Giulia Capitani, migration and asylum policy adviser at Oxfam Italia, is also worried about the difficulty of monitoring what happens to the migrants transferred directly to reception centres around the country for processing.
She fears it could lead to “people being fingerprinted and rejected in a very spread-out way” that will be difficult for migrant rights groups and lawyers to respond to.
The basis for these concerns is the widespread issuing of refusal of entry notices (“respingimento differito”) that followed the implementation of the hotspot approach.
Between September 2015 and March this year, Oxfam Italia estimates that more than 5,000 migrants from countries with low asylum recognition rates – mainly North and West Africans – received these decrees, which give them seven days to leave from Rome airport by their own means.
Fausto Melluso, who works for migrant support organisation Arci Palermo, says the procedure has forced thousands of migrants underground.
“Ninety percent of people didn’t appeal the notices; there is an enormous number of people who now have to hide from the state and do what they can to survive,” he said. In Sicily, this often means they end up exploited by criminal networks through slave labour on farms or in the drugs trade.
The battle to exercise the right to apply for international protection is only the first phase of an excruciatingly drawn-out asylum process involving requests, rejections, and appeals that can take up to two years. “People can get very depressed in this limbo,” said Melluso. It is also part of the reason why Italy’s reception system is log-jammed.

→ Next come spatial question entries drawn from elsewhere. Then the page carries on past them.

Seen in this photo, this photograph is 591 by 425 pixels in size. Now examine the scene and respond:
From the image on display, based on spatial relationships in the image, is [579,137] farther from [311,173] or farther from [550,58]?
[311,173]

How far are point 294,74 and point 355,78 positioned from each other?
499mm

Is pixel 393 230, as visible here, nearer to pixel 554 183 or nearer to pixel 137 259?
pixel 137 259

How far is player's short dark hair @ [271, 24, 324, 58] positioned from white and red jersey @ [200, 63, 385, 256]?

The Palermo University legal clinic team successfully proved that the refusal of entry notices were issued with “substantial and formal” defects.
“Some migrants were given only very general and ineffective information on international protection. Others were not given any,” said Elena Consiglio, a researcher and lawyer on the team.
A national campaign by lawyers and activists denouncing the procedure was eventually met with new guidelines from the interior ministry in May. These make it clear to immigration authorities that all migrants, regardless of their nationality, have the right to apply for international protection and to information explaining those rights.
Sicily-based organisations working with migrants say the number of rejection notices has drastically reduced in recent months.
But they have not disappeared entirely. Simon McMahon, a researcher from Coventry University who is in southern Italy investigating the hotspot approach, said he had heard from activists in Sicily that migrants are still receiving the orders.
He met migrants there last October who had been transported to reception centres in isolated areas before being given return orders. “They were used as a way of getting people out of the centres to make way for new arrivals because there is a drastic lack of space,” he told IRIN.
According to McMahon, this practice has continued as a short-term response and is bound to create long-term challenges.
Because there is often a time lag between the orders being issued and their recipients coming to the attention of support organisations, he said it is hard to gauge the extent of the problem. “It is not clear whether these orders are being issued on a mass scale, but it appears that they are being issued on a discretionary basis… depending on the needs of the authorities at the time.”
Oxfam is now working with partner organisations to determine how many migrants are being issued with refusal of entry orders, a process that, in their words, is creating “a new group of invisibles”.